§ ACTION ITEM
Scan the material for the word "camera" and copy each line where it occurs.
(SUPPLIED MATERIAL Opens)
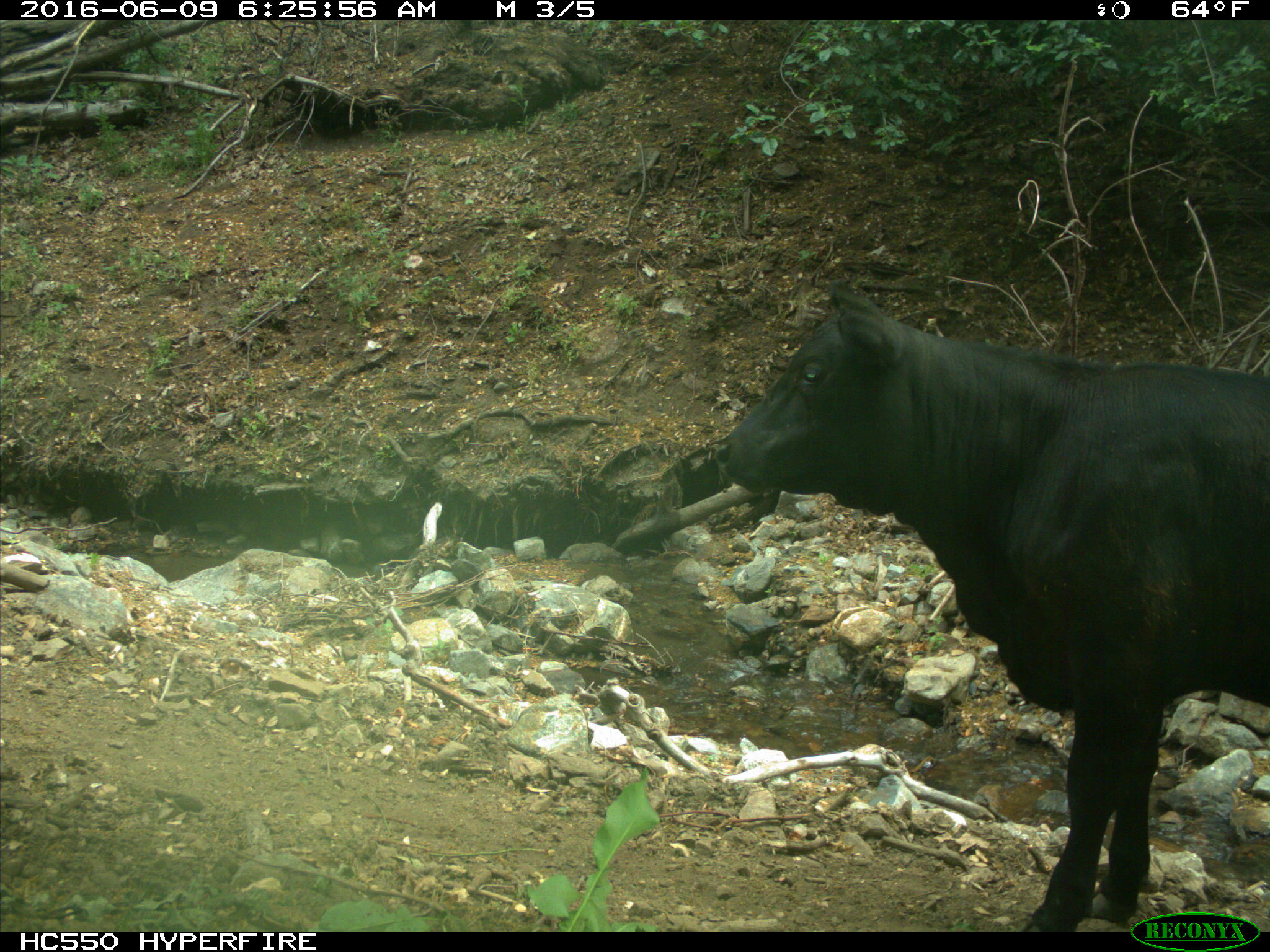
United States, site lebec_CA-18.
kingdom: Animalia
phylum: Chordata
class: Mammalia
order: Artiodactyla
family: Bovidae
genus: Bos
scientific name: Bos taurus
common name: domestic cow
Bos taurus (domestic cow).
(SUPPLIED MATERIAL Closes)
(SUPPLIED MATERIAL Opens)
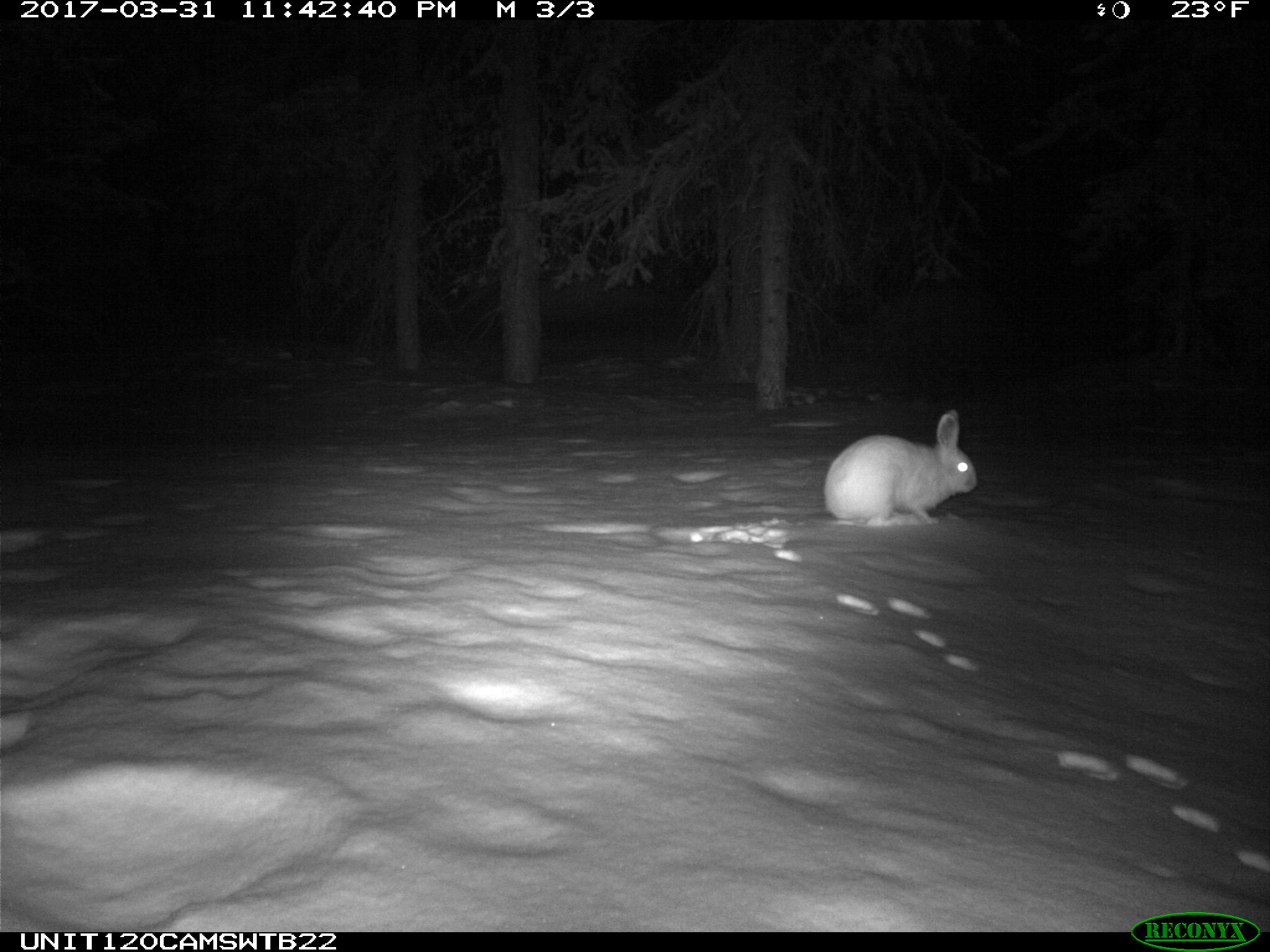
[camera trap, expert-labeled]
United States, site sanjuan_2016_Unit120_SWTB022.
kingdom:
(SUPPLIED MATERIAL Closes)
(SUPPLIED MATERIAL Opens)
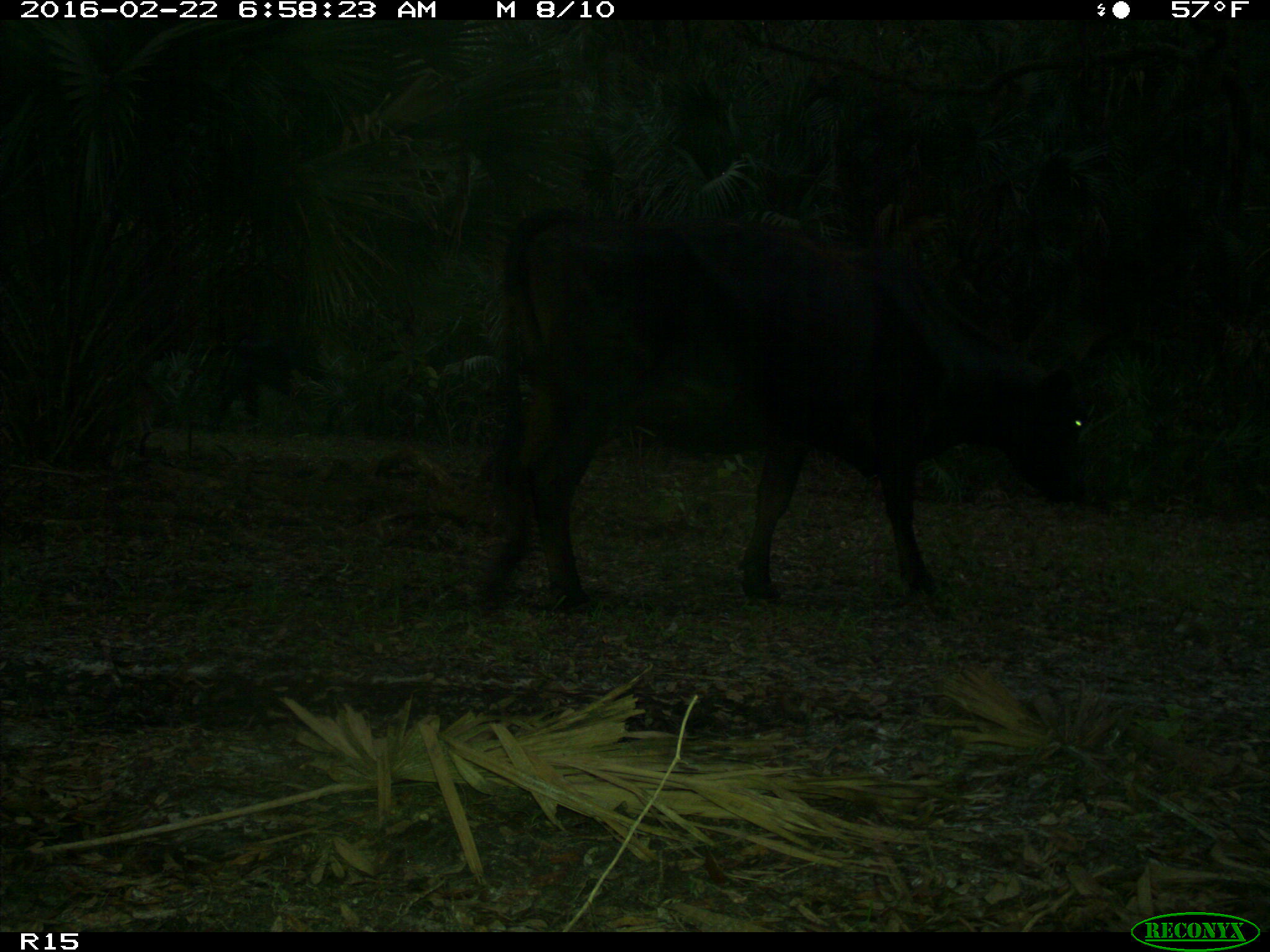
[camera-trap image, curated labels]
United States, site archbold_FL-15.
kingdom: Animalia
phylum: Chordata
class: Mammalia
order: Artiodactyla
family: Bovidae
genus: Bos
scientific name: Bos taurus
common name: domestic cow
(SUPPLIED MATERIAL Closes)
§ RESPONSE TO THIS EXERCISE
[camera trap, expert-labeled]
[camera-trap image, curated labels]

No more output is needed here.